Forum Moderators: coopster & jatar k

Message Too Old, No Replies

Extracting text enclosed beween HTML tags

10:56 am on Oct 22, 2009 (gmt 0)

5+ Year Member

Hi there, I'm a big PHP rookie, so I'm still experimenting regular expressions.

That is, I'm asking my self what code to use to extract a string of text enclosed between all possible HTML tags?

12:30 pm on Oct 22, 2009 (gmt 0)

5+ Year Member

echo strip_tags(preg_replace(array('@<head[^>]*?>.*?</head>@siu','@<style[^>]*?>.*?</style>@siu','@<script[^>]*?.*?</script>@siu','@<object[^>]*?.*?</object>@siu','@<embed[^>]*?.*?</embed>@siu','@<applet[^>]*?.*?</applet>@siu','@<noframes[^>]*?.*?</noframes>@siu','@<noscript[^>]*?.*?</noscript>@siu','@<noembed[^>]*?.*?</noembed>@siu','@<((br)¦(hr))@iu','@</?((address)¦(blockquote)¦(center)¦(del))@iu','@</?((div)¦(h[1-9])¦(ins)¦(isindex)¦(p)¦(pre))@iu','@</?((dir)¦(dl)¦(dt)¦(dd)¦(li)¦(menu)¦(ol)¦(ul))@iu','@</?((table)¦(th)¦(td)¦(caption))@iu','@</?((form)¦(button)¦(fieldset)¦(legend)¦(input))@iu','@</?((label)¦(select)¦(optgroup)¦(option)¦(textarea))@iu','@</?((frameset)¦(frame)¦(iframe))@iu',),array(' ', ' ', ' ', ' ', ' ', ' ', ' ', ' ', ' ',"\n\$0", "\n\$0", "\n\$0", "\n\$0", "\n\$0", "\n\$0","\n\$0", "\n\$0",),$html));
12:32 pm on Oct 22, 2009 (gmt 0)

5+ Year Member

Let me know if it works for you....also you'll need to replace the broken pipe line -> ¦
with solid ones (the forum screens them out)

I'm pretty sure thats the right piece, I might have accidently excluded something because my filter is extremely long (I put all codes on one line instead of building on my systems memory)

12:45 pm on Oct 22, 2009 (gmt 0)

5+ Year Member

The fact is that I need to manipulate text string without HTML tags, one by one, just because after manipulating the text I need to place it back were it was.

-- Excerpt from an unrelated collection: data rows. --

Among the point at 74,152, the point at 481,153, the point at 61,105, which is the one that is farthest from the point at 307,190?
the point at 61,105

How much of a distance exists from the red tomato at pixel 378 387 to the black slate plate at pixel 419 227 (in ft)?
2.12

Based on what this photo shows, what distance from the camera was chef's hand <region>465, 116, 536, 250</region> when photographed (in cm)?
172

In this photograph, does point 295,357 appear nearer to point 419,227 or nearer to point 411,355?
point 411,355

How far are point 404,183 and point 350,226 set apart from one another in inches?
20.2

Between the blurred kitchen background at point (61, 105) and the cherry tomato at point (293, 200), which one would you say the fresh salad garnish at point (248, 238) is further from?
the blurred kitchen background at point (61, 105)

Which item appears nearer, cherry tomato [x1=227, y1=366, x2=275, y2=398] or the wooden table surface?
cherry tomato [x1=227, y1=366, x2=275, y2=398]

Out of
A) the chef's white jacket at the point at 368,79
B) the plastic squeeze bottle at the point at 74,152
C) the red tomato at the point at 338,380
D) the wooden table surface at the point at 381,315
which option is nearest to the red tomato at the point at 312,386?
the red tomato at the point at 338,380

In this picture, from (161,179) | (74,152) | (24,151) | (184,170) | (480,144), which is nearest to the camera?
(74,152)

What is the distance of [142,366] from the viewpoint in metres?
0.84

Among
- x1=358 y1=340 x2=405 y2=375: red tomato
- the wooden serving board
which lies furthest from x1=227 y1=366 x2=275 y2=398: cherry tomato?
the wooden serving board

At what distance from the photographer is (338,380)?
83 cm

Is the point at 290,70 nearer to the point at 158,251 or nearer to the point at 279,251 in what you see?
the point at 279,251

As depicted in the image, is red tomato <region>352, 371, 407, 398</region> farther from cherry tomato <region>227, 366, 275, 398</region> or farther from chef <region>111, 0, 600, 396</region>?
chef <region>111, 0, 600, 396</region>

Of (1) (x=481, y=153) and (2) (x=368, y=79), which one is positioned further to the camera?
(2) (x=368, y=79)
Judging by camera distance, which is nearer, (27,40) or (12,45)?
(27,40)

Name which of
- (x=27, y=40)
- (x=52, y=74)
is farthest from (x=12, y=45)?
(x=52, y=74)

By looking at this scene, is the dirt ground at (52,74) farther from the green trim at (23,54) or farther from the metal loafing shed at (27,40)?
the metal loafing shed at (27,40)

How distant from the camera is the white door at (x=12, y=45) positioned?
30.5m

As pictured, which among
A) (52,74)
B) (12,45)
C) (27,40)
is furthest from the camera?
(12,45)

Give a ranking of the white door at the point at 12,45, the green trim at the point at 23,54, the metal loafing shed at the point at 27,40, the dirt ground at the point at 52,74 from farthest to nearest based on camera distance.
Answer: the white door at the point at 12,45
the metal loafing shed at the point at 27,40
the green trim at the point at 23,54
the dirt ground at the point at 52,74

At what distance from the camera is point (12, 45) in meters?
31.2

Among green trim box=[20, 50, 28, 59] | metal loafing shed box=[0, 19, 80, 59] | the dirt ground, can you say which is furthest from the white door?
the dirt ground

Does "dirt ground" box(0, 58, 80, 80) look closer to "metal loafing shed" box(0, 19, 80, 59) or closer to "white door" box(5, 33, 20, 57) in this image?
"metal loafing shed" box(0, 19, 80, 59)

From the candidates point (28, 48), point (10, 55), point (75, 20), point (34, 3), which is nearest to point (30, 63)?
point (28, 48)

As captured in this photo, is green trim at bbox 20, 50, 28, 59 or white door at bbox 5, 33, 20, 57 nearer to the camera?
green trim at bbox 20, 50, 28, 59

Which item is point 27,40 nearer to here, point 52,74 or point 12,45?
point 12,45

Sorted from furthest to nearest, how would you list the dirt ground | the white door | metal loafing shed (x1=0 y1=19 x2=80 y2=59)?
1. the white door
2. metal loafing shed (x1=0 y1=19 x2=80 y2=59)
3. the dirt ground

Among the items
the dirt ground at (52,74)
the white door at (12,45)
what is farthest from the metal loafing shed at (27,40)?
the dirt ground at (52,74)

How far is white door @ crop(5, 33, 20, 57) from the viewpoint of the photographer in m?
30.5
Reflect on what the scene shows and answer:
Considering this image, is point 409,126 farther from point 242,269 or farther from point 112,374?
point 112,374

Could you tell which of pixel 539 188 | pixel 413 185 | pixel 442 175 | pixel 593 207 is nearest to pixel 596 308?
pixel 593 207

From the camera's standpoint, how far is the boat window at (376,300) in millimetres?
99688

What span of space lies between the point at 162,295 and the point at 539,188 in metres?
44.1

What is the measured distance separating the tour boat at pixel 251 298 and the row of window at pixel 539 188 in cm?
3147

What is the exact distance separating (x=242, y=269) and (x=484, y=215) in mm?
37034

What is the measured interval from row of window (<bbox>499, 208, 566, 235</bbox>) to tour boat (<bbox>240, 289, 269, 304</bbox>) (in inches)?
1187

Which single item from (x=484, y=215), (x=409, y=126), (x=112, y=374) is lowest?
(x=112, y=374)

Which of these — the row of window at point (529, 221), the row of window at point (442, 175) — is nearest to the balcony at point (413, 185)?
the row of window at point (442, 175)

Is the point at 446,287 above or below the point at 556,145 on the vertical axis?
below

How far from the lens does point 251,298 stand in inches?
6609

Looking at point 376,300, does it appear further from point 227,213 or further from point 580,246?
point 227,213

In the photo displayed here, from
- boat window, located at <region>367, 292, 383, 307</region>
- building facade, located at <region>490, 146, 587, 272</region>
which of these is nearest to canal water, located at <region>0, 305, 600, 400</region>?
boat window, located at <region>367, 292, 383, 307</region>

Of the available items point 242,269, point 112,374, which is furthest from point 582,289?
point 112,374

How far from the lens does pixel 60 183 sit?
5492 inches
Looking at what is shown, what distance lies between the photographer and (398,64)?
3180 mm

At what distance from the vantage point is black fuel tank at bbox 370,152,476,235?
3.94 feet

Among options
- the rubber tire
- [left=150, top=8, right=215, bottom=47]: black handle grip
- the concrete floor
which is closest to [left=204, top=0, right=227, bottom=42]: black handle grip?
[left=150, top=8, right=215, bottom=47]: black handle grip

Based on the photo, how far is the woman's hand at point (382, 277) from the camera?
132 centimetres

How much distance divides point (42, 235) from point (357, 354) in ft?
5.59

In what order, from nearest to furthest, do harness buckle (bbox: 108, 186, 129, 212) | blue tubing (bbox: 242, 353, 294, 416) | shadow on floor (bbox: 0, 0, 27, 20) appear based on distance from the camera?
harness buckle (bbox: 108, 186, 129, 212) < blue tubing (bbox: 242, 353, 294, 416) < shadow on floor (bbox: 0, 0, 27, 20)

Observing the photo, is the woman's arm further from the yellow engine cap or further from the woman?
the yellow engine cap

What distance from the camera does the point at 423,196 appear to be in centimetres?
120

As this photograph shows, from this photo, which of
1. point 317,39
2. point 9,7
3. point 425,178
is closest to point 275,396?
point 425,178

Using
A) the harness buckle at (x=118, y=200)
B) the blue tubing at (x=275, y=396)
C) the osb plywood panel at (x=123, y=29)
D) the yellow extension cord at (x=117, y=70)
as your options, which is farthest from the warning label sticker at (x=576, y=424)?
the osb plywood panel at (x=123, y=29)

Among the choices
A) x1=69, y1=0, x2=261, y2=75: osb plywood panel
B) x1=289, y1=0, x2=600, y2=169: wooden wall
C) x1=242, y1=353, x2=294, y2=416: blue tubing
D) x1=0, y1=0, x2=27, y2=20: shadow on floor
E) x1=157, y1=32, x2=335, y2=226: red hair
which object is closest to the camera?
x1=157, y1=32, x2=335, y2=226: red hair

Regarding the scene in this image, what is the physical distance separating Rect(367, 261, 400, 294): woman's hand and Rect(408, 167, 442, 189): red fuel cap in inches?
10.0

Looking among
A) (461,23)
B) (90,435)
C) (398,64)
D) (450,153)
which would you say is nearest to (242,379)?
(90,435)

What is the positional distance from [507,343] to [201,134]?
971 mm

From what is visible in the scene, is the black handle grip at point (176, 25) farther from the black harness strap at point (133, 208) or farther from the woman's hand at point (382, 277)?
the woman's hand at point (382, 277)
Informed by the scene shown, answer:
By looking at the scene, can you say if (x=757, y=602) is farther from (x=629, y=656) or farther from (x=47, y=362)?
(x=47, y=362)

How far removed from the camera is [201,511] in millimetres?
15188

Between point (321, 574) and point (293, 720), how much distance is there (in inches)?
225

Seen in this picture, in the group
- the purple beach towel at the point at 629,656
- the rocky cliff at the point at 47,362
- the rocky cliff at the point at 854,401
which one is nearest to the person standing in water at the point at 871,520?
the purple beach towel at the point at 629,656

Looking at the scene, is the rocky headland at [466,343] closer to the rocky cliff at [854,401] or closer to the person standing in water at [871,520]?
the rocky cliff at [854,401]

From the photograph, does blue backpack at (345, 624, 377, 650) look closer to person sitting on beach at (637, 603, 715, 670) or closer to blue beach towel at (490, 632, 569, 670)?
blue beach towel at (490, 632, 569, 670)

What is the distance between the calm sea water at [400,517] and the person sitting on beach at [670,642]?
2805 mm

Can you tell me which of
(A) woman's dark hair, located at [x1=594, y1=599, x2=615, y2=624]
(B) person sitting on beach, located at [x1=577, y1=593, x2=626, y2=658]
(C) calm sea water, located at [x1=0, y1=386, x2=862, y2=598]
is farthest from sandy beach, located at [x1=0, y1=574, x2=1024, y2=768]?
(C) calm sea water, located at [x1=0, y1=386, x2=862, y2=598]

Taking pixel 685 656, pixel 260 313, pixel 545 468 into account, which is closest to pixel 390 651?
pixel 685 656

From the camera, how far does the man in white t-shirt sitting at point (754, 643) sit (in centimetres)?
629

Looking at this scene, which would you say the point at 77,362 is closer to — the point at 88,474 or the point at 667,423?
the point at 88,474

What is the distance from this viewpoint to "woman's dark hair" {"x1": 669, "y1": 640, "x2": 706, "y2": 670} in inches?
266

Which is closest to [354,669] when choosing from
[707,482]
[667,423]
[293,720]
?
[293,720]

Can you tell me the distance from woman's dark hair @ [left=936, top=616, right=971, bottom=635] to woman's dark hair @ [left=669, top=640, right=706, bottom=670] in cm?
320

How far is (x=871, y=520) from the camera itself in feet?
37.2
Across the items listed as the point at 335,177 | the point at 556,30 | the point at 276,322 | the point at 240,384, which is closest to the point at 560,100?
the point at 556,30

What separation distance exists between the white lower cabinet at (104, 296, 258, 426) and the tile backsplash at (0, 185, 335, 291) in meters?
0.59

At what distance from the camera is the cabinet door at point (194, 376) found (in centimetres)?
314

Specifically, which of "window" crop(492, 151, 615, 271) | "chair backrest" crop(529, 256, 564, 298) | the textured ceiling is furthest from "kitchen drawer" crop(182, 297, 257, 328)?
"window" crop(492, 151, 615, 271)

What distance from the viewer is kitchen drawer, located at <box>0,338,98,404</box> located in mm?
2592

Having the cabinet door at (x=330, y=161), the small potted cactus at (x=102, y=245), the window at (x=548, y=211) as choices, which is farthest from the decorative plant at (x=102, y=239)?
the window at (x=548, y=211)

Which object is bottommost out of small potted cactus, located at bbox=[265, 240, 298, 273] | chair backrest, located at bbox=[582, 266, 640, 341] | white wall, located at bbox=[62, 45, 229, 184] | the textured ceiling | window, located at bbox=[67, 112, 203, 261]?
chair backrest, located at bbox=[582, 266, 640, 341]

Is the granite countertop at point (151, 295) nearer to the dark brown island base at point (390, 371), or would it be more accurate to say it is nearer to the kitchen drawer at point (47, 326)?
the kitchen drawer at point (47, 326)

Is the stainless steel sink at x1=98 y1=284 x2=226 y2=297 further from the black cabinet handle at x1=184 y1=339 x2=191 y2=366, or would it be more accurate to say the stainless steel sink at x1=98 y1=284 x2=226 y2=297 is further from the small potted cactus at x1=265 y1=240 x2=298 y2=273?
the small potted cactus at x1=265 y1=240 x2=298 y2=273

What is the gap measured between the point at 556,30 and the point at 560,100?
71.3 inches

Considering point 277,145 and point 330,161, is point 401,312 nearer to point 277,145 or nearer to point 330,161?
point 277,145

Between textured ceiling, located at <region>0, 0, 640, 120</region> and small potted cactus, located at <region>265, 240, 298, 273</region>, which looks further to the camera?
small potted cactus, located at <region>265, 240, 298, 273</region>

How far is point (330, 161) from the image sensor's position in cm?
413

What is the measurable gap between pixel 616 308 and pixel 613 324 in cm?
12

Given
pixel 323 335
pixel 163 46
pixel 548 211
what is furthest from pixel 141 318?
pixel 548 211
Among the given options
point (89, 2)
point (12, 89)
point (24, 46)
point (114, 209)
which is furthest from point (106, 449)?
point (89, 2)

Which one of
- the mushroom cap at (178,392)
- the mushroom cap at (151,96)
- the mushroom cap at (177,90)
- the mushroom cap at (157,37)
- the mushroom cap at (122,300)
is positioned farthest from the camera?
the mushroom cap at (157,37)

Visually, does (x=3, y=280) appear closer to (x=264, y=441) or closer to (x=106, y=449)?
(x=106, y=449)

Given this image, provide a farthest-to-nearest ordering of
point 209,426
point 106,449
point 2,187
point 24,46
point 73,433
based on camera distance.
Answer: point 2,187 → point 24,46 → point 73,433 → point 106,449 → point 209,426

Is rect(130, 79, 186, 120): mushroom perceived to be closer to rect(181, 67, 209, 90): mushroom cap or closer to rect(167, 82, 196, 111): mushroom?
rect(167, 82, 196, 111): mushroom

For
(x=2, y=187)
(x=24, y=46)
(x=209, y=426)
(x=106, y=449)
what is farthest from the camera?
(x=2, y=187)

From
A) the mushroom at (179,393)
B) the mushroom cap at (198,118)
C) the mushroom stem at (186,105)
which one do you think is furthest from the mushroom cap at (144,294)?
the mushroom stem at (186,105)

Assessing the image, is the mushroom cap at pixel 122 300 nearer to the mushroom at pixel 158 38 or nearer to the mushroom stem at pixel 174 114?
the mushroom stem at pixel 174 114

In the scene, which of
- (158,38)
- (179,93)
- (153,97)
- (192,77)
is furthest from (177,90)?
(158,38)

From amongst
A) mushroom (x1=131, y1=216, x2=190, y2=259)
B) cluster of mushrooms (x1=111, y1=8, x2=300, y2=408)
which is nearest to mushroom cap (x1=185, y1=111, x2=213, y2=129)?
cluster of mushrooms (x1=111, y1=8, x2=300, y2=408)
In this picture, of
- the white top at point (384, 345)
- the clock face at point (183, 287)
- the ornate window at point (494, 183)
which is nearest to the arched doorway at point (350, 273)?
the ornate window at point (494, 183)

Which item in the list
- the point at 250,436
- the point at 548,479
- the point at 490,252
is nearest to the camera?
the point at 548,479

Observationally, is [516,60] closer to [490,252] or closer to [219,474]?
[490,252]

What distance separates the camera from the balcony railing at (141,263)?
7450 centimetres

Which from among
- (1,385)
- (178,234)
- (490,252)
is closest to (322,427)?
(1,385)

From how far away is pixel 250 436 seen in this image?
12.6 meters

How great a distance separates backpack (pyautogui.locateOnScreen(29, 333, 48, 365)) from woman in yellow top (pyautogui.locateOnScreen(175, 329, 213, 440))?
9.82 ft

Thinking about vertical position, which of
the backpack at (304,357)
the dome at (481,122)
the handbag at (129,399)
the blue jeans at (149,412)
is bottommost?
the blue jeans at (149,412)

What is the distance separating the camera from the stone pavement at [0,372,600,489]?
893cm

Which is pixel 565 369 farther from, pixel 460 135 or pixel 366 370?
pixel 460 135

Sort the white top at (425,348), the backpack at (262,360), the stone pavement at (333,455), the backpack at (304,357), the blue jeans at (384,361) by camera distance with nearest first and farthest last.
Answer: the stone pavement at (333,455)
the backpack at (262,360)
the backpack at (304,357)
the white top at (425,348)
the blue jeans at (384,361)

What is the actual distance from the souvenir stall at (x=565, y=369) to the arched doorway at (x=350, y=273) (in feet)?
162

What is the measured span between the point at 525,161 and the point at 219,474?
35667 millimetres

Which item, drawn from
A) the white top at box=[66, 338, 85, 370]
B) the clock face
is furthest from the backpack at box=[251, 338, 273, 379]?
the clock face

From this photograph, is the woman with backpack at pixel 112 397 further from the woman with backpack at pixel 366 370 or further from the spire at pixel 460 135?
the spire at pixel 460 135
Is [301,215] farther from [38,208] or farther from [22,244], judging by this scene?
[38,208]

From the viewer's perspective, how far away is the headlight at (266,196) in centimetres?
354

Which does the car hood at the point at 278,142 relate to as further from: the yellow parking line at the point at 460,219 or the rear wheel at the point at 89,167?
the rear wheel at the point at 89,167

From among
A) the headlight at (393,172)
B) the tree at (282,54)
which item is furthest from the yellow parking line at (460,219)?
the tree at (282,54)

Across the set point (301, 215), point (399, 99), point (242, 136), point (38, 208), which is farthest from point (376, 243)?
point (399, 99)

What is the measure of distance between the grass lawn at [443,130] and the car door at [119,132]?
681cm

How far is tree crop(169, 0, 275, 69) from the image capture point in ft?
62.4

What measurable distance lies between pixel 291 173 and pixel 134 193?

<div class="someclass">this is enclosed text</div>
<p> other text to be manipulated here</p>

-- do the job --
<div class="someclass">this is the new enclosed text</div>
<p> other text to has been manipulated here</p>

Basically I should (pseudocode):
- parse the html code
- for each match of enclosed text into HTML tags do:
----- see if text is between proper tag, for example skip (but keep) text into <meta>, <script>, <link> & <style> tags
----- manipulate enclose text if needed
- next match, start from top